# caught in a halloween slump? this should help



## Dark Angel 27 (Sep 11, 2008)

I was in a slump all day today as a result of more problems with my prop. I was on youtube and watched this. its one of my favorite videos and has helped me before to get out of my slump.

for anyone who hasn't seen this, Jack O lantern is a character from seaworld that was once a farmer who accidentily sowed pumpkin seeds on a grave who turned into a corpse of sorts that can only come out one night a year to have fun.

This is a video that was taped live...though i would love to see it in person. what gets me is that i'd seen the guy who plays him without his make up every time i've been to see the dolphin show 'Viva' he's one of the trainers and overseers of the show.

But enough from me, I hope you all enjoy this vid as much as i did. Its a 2 parter and you can follow this vid to see the second half.


----------



## kprimm (Mar 14, 2009)

I sure never knew that sea world had any cool halloween stuff like this, very cool thanks for posting.


----------



## Fiend4Halloween (Aug 28, 2008)
──────────────────────────────
- WRITTEN EXERCISE A -
In the Halloween video thread, at which show had the poster seen the performer who plays Jack O lantern without his makeup?
- WRITTEN EXERCISE B -
Write what comes next in the Halloween video thread, starting after its final line.
The listing that comes next is drawn from an unrelated source.
──────────────────────────────
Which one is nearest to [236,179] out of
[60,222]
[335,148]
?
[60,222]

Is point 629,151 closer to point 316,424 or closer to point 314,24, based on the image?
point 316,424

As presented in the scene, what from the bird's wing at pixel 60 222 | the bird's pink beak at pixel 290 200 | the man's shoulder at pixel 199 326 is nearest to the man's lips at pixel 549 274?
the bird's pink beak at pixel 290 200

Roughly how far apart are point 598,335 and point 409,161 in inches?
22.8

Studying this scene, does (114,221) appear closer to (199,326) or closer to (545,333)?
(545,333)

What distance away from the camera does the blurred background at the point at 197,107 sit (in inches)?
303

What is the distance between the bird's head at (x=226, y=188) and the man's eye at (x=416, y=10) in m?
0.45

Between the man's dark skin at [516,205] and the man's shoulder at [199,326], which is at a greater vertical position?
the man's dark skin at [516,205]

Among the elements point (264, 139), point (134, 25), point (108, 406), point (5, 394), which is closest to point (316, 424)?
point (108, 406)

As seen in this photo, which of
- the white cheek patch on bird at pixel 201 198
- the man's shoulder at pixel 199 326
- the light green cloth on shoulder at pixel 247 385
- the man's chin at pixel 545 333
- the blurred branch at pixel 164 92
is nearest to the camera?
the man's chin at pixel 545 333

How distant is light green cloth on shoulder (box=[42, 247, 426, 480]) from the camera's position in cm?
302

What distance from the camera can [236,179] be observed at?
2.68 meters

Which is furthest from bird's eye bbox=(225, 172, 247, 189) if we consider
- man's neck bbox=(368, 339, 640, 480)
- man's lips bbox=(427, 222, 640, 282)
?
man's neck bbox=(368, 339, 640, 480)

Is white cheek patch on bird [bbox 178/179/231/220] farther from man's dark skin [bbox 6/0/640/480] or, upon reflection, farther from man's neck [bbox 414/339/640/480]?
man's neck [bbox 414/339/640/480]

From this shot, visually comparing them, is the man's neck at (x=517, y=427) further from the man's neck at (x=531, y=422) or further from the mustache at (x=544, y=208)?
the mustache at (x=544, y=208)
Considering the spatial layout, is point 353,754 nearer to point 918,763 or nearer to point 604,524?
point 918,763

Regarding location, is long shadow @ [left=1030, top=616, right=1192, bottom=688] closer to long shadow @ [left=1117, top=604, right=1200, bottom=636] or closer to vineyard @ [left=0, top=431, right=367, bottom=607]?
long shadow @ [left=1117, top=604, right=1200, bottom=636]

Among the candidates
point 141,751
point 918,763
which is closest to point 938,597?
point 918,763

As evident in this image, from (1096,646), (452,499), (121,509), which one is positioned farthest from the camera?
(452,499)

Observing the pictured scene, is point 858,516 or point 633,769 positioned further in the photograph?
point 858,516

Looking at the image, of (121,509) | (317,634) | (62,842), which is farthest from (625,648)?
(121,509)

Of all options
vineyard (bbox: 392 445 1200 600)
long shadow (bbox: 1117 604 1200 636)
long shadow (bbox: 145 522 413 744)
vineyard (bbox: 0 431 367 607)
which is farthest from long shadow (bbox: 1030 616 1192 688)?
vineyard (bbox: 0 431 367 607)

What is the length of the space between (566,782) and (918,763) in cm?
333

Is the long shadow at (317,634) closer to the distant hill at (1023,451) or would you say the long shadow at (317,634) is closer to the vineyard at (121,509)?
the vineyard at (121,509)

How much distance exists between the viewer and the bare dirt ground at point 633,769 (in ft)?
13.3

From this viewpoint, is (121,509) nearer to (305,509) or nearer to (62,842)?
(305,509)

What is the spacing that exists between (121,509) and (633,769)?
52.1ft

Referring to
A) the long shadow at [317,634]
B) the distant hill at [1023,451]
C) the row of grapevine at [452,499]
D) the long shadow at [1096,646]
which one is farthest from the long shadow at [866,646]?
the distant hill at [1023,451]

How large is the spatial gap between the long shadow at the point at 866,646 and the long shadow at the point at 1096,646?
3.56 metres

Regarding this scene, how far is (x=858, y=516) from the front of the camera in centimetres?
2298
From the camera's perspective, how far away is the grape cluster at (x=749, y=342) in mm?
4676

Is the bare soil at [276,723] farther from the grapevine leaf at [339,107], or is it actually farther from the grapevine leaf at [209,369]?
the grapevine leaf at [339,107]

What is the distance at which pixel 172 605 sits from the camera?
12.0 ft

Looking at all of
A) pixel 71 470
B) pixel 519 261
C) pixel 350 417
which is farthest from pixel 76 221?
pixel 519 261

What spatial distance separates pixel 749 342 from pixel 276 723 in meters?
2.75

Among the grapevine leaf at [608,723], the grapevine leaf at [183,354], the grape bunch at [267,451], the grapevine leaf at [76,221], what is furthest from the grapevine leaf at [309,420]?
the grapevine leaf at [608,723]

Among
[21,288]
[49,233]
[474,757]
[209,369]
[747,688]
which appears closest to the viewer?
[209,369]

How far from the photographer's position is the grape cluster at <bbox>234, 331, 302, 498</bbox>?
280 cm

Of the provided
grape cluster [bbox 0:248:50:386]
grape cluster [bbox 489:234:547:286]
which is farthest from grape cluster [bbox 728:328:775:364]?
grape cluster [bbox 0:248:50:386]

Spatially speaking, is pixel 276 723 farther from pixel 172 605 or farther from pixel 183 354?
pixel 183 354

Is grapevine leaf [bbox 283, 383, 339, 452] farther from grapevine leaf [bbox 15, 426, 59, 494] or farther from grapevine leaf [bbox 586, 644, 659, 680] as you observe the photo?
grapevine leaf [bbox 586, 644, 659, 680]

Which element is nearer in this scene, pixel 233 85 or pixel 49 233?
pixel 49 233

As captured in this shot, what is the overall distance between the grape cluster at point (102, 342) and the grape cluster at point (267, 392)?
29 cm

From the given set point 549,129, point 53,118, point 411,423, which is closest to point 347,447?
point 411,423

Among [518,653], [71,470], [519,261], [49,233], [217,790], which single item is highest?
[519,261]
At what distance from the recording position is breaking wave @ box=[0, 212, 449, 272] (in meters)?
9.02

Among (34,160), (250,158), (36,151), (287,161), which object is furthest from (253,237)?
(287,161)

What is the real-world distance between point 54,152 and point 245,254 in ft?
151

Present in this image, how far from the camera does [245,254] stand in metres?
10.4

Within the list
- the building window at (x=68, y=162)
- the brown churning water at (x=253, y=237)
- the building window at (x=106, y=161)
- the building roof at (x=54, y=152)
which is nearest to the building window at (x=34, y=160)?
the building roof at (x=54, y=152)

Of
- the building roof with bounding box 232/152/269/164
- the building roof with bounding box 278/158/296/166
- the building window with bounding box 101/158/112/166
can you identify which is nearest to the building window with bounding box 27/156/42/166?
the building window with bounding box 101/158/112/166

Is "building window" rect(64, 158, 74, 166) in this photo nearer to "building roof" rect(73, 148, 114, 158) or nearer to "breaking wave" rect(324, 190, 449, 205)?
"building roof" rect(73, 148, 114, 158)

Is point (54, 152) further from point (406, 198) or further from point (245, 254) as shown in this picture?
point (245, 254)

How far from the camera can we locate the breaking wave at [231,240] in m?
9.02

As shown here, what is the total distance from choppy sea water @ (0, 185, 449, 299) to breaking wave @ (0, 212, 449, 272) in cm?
──────────────────────────────
- WRITTEN RESPONSE A -
At the dolphin show 'Viva', where he is one of the trainers and overseers.

- WRITTEN RESPONSE B -
LMAO, I think watching that video put me in a Halloween slump! Well whatever works for ya' Dark Angel, hopefully you'll be back to work on your prop and have great results, good luck.


----------



## Dark Angel 27 (Sep 11, 2008)

Fiend4Halloween said:


> LMAO, I think watching that video put me in a Halloween slump! Well whatever works for ya' Dark Angel, hopefully you'll be back to work on your prop and have great results, good luck.


what? I thought if anything that girl in the short skirt and the plus sized chick would have lifted your spirits! im not a lesbian but i think their awesome!


----------



## saint paul mn (Jun 6, 2009)

Fiend4Halloween said:


> LMAO, I think watching that video put me in a Halloween slump! Well whatever works for ya' Dark Angel, hopefully you'll be back to work on your prop and have great results, good luck.


I AGREE

OH THAT SONG.


----------



## HauntedAcresManor (Aug 13, 2008)

i swear to y'all it definitely gave me chills.. those chills that put me in a halloween mood. 
and well, i'm a sucker too for any performance with an awesome "entrance". 

makes me sad too though... i sure do miss astroworld's fright nights. 

R.I.P. ASTROWORLD

very nice dark angel, thank you for sharing. it sure did put a smirk on my face after my spur of sadness there, lol


----------



## Rahnefan (May 1, 2009)

Opposite effect on me too. Thanks tho.


----------



## Dark Angel 27 (Sep 11, 2008)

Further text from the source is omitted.